Source data:
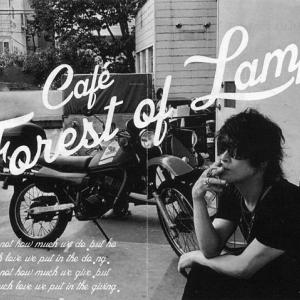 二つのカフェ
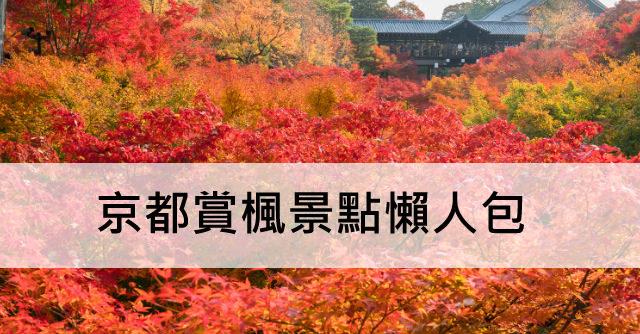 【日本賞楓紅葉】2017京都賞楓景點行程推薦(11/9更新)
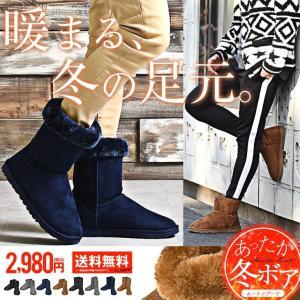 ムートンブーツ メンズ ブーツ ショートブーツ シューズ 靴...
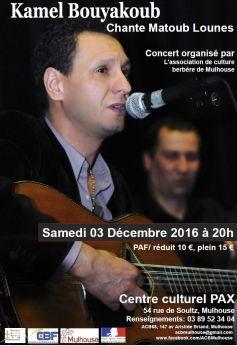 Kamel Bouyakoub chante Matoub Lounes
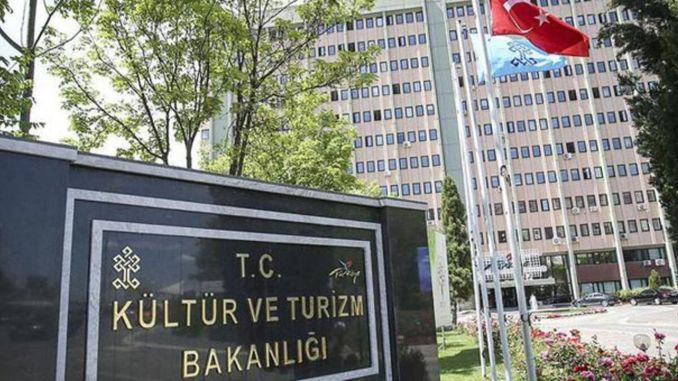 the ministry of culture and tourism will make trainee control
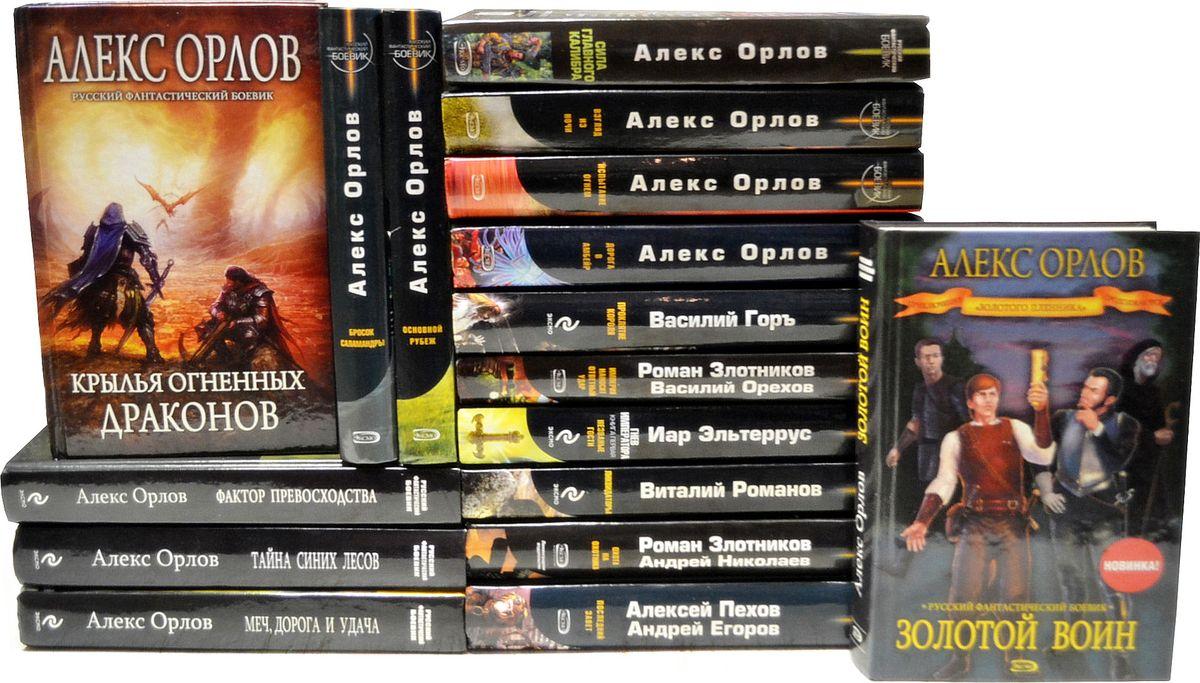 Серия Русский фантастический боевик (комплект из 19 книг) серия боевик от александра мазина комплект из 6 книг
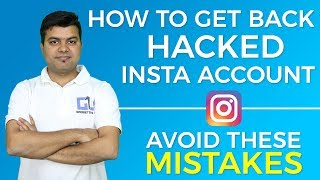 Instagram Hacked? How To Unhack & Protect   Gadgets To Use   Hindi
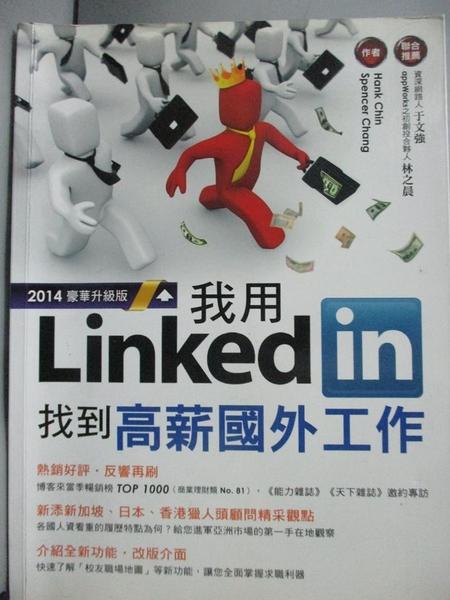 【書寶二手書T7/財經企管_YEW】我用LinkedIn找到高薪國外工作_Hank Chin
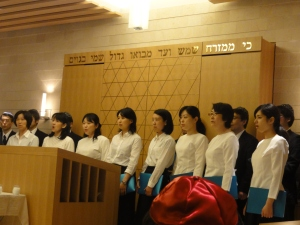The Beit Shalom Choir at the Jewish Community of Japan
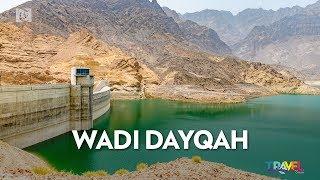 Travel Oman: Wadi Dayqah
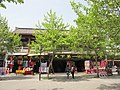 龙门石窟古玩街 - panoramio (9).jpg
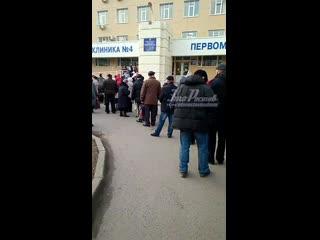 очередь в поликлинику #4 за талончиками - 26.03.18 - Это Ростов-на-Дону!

--

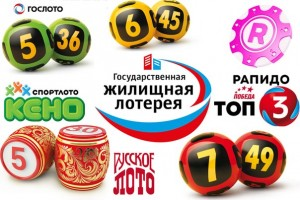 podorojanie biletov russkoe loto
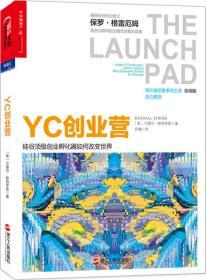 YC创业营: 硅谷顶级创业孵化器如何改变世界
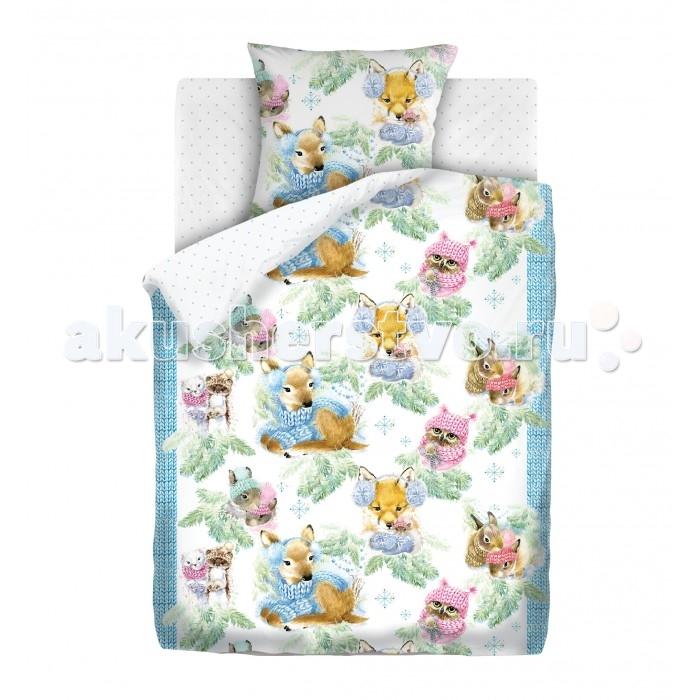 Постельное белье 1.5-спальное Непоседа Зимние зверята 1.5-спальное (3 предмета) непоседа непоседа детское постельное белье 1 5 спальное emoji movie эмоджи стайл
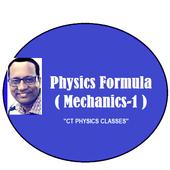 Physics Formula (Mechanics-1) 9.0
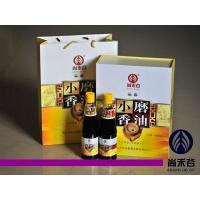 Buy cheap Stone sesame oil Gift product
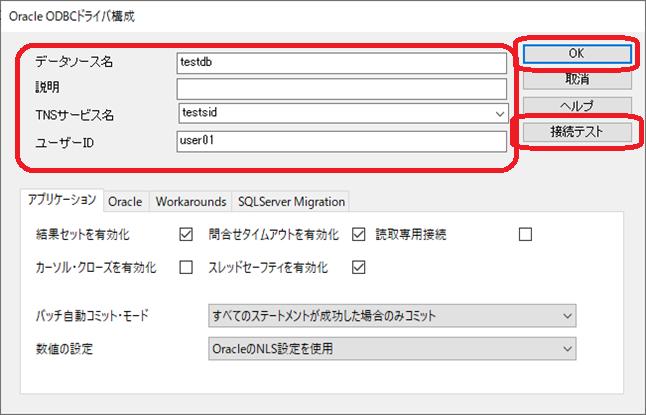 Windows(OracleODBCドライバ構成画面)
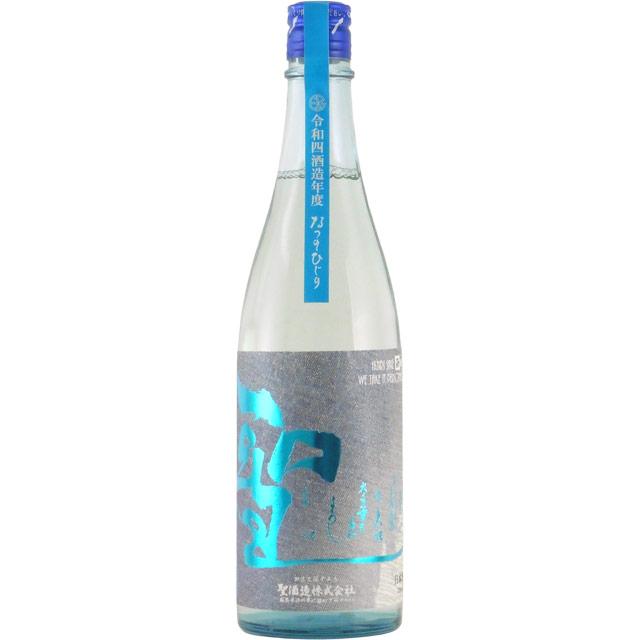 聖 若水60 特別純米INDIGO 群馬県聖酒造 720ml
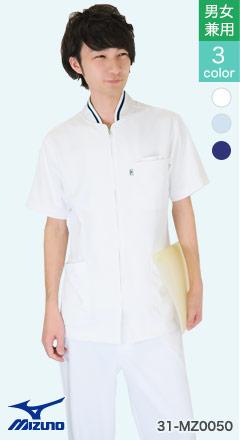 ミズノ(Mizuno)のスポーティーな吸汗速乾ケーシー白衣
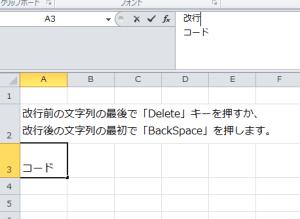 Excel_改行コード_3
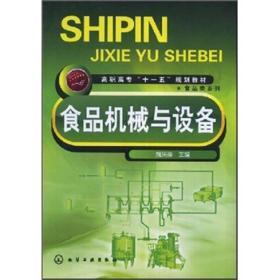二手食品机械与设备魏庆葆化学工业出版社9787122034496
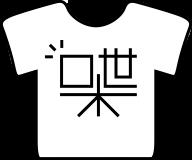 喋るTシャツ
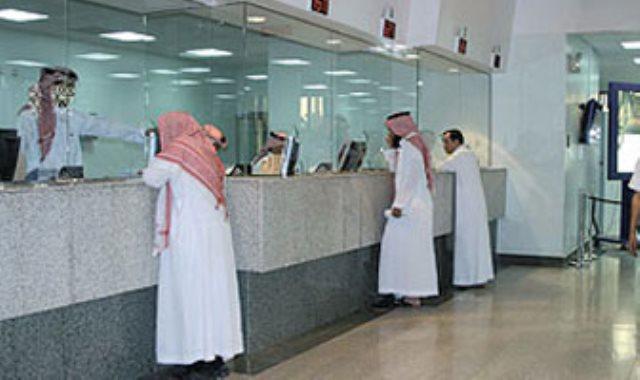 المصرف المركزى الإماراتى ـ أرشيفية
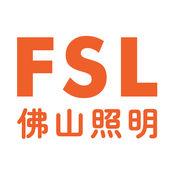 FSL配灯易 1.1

#### Work item
What is needed is an exact copy of only the lines above from the one with "Instagram Hacked? How" to the one with "очередь в поликлинику", both kept, with every picture left out.

#### Reply to the task
 Instagram Hacked? How To Unhack & Protect   Gadgets To Use   Hindi
 【書寶二手書T7/財經企管_YEW】我用LinkedIn找到高薪國外工作_Hank Chin
The Beit Shalom Choir at the Jewish Community of Japan
 Travel Oman: Wadi Dayqah
 龙门石窟古玩街 - panoramio (9).jpg
 очередь в поликлинику #4 за талончиками - 26.03.18 - Это Ростов-на-Дону!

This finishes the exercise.